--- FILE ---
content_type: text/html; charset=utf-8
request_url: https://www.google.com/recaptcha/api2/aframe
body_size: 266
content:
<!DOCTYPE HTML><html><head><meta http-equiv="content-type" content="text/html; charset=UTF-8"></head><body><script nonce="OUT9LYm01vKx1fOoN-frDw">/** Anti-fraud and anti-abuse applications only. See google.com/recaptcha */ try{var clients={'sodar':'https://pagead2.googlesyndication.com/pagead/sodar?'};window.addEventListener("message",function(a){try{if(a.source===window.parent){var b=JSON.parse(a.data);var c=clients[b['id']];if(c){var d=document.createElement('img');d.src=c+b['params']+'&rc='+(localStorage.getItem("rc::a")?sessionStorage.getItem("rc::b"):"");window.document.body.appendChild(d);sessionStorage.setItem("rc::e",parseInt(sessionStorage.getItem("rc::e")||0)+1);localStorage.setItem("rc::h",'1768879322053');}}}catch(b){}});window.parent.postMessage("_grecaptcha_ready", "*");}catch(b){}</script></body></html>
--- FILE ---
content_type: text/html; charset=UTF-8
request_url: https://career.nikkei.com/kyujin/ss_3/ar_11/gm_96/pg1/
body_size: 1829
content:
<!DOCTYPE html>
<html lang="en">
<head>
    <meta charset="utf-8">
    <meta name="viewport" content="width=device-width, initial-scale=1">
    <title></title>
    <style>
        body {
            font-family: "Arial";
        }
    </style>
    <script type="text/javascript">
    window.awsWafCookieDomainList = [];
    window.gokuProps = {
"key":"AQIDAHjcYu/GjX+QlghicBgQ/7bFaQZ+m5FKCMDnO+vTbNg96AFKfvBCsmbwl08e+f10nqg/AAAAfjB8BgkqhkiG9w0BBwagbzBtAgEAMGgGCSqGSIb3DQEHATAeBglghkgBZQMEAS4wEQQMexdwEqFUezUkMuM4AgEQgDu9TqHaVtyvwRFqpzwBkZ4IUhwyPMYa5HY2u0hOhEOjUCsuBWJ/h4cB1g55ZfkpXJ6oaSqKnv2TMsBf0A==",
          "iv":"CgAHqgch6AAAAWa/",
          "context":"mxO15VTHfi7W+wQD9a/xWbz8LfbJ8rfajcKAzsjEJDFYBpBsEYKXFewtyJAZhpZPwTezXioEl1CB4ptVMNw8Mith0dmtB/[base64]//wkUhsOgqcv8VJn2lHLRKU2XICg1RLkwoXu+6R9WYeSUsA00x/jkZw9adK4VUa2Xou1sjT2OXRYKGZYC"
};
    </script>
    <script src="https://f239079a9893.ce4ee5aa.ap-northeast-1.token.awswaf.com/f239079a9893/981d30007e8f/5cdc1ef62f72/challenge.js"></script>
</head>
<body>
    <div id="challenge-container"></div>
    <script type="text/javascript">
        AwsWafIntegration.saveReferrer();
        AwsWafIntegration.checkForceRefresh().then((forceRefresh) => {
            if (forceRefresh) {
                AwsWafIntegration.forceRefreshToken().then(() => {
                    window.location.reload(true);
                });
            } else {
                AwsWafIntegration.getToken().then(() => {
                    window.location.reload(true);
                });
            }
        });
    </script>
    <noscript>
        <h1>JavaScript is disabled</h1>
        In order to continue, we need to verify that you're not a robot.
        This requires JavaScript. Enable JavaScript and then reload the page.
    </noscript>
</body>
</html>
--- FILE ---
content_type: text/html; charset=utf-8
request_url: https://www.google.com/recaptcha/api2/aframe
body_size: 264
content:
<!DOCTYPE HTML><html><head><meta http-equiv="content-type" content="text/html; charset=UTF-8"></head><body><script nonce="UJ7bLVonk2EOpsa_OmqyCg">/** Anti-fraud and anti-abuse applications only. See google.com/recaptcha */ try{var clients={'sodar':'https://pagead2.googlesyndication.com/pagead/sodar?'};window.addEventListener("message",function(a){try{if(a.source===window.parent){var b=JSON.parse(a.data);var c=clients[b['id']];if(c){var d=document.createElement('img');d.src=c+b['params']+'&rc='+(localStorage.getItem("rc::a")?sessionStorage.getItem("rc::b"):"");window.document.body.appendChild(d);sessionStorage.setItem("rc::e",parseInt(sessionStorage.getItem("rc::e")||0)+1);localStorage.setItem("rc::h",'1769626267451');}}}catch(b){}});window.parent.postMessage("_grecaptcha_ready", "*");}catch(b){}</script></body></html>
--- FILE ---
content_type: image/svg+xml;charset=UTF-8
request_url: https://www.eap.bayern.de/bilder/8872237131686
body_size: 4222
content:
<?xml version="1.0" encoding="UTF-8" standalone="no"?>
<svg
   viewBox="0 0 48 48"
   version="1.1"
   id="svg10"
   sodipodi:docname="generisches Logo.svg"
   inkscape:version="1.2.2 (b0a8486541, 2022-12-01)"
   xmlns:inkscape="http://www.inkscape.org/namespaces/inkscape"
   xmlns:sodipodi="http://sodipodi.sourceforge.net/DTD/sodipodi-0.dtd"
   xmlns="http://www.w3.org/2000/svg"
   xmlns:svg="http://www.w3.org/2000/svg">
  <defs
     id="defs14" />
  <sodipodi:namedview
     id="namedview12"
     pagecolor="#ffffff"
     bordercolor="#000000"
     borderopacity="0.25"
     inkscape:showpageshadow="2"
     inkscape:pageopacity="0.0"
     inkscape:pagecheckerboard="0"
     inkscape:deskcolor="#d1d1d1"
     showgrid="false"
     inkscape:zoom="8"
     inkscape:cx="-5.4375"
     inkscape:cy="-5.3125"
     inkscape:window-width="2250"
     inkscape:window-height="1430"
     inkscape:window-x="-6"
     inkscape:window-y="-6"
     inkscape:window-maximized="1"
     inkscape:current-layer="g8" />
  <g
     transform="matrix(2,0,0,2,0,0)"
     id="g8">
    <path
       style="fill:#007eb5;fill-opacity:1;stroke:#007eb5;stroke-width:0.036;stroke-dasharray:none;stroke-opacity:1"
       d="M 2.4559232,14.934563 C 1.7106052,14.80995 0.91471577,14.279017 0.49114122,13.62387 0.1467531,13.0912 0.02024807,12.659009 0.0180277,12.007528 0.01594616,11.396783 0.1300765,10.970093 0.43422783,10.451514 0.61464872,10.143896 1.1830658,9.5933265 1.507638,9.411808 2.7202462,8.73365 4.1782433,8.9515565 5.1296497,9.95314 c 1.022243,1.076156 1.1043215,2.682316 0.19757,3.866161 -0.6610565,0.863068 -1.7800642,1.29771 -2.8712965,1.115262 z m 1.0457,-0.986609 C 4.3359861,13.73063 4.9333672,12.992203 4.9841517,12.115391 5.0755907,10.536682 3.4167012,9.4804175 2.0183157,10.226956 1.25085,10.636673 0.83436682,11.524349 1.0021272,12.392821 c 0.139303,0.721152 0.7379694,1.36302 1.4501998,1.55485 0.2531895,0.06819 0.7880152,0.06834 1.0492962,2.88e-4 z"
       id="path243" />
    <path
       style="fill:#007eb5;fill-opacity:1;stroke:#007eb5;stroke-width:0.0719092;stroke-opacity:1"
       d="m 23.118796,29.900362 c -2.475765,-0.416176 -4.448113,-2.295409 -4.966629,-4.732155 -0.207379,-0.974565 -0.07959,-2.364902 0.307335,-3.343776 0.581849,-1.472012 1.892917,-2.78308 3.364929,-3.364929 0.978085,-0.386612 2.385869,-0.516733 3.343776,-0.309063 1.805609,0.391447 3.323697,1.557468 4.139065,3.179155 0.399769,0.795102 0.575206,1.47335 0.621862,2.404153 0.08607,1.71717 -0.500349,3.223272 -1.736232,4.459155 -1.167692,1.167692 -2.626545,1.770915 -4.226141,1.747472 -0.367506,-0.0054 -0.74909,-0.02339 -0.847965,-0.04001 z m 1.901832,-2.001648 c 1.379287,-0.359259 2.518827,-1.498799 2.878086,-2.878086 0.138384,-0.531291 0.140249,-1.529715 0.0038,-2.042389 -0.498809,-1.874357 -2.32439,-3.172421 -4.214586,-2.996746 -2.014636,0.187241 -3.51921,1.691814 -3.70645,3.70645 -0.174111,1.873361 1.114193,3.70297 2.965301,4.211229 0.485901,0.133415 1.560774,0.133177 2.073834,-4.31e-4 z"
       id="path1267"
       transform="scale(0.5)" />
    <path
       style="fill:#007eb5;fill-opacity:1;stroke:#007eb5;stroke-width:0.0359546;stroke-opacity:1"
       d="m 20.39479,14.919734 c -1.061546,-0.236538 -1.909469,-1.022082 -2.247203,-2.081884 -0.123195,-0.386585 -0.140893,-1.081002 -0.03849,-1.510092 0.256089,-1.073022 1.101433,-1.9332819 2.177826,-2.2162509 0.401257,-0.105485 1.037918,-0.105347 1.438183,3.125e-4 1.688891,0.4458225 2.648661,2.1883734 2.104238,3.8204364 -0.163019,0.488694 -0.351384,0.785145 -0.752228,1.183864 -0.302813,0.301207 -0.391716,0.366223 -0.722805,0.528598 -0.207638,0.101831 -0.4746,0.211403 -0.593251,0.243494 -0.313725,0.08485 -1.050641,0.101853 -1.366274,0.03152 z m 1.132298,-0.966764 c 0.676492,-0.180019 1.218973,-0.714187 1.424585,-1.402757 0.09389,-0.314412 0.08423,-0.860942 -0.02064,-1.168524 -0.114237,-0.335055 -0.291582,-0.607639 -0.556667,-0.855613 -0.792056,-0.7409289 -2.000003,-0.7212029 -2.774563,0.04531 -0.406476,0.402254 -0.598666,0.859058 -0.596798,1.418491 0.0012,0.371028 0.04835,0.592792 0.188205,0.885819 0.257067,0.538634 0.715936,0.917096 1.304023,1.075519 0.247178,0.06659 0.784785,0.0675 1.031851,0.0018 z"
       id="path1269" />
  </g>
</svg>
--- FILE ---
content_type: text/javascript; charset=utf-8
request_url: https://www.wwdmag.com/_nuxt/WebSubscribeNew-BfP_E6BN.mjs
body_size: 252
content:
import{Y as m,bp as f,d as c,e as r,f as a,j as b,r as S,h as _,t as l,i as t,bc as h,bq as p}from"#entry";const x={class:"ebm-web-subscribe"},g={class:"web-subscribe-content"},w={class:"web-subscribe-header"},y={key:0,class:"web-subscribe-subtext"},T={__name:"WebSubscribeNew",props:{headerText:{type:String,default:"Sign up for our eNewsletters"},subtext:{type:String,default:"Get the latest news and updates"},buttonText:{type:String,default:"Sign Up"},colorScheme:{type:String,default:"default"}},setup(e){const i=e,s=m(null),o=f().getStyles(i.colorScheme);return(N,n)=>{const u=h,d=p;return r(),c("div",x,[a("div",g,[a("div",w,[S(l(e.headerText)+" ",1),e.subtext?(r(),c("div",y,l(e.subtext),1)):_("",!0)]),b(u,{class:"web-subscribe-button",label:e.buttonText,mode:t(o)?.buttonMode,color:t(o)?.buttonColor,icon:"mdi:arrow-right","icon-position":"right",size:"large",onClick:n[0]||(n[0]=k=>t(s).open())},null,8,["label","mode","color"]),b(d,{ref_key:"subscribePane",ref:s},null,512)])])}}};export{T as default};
· · ·
-- EXERCISE DIRECTIONS --
Reproduce each line of the records in which the word "stroke" appears.

-- RESPONSE AREA --
       style="fill:#007eb5;fill-opacity:1;stroke:#007eb5;stroke-width:0.036;stroke-dasharray:none;stroke-opacity:1"
       style="fill:#007eb5;fill-opacity:1;stroke:#007eb5;stroke-width:0.0719092;stroke-opacity:1"
       style="fill:#007eb5;fill-opacity:1;stroke:#007eb5;stroke-width:0.0359546;stroke-opacity:1"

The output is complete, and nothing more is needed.